# Start of Information given
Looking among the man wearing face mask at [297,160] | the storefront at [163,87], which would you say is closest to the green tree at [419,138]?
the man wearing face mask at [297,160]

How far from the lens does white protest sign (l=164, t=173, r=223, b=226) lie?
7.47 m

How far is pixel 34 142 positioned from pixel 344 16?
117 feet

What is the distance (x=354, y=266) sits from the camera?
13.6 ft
# End of Information given
# Start of Information given
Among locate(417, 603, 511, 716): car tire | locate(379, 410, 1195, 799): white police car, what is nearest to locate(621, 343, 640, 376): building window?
# End of Information given
*The request:* Count the lines in the data above that contain the string "face", matching case exactly. Reply with the number alone.

*Task response:* 2